その場には、私と、工藤くんだけが残された。
長いような短いような、沈黙が流れた。
先に口を開いたのは、工藤くんだった。
「さっき、結希ちゃんが、青い顔して体育館を出ていくの、見たからさ…。」
しどろもどろになりながらも、工藤くんは続ける。
「それで、すっごく心配で、追いかけてきたんだけど、それで、」
「一ノ瀬先輩、私の知り合い。」
自分でも恐ろしくなるくらい、冷たい声が出た。
工藤くんの顔が、サッと青くなる。
「ナンパとか、そういうんじゃ、ない。」
「ごめん……俺、勘違いして……。」
工藤くんの声が、かすれる。
聞き取りづらい。
ナンパだのなんだの言われて、一ノ瀬先輩は、どう思っただろうか。
それに、
「私たち、カップルって勘違いされちゃったね。

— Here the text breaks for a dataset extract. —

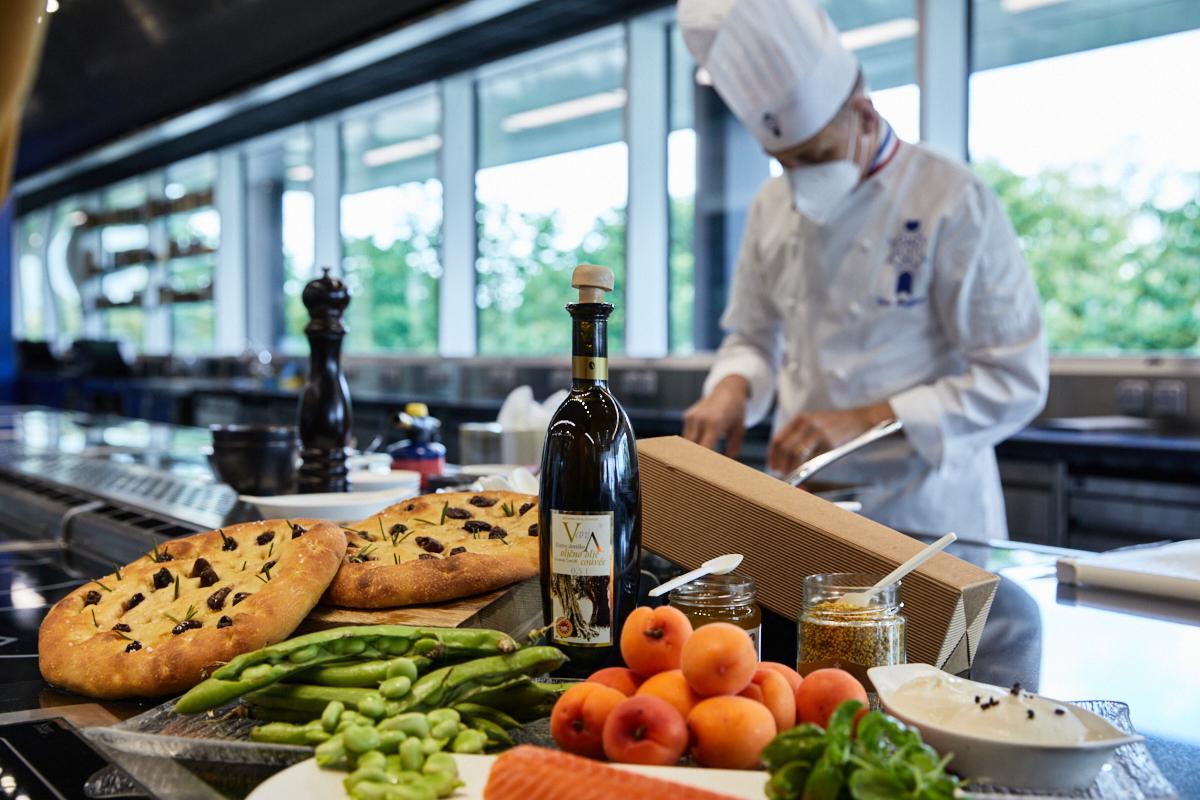 Chef Briffard for Olio Nuovo Days 2021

」
『勘違い』
その言葉に、工藤くんは、露骨に傷ついた顔をした。
「俺、本当、ごめん…。怒ってる、よな……。」
怒っているのだろうか、私は。
自分でも分からない。
もやもやした、嫌な気分だ。
怒りとは少し違う気がする。
「送ってくよ。」
工藤くんが、寂しそうな笑みを浮かべて、言う。
でも、私は今、それどころではない。
このまま工藤くんと一緒に帰り道をたどれば、私はきっと、工藤くんに、ひどいことを言ってしまう。
工藤くんを、もっと傷つけてしまう。
「ごめん…。今日は、1人で帰る。」
そう言い捨てると、私は足早にその場を離れた。
「結希ちゃん……。」
工藤くんの、悲しそうなつぶやきが、私の耳に届いた。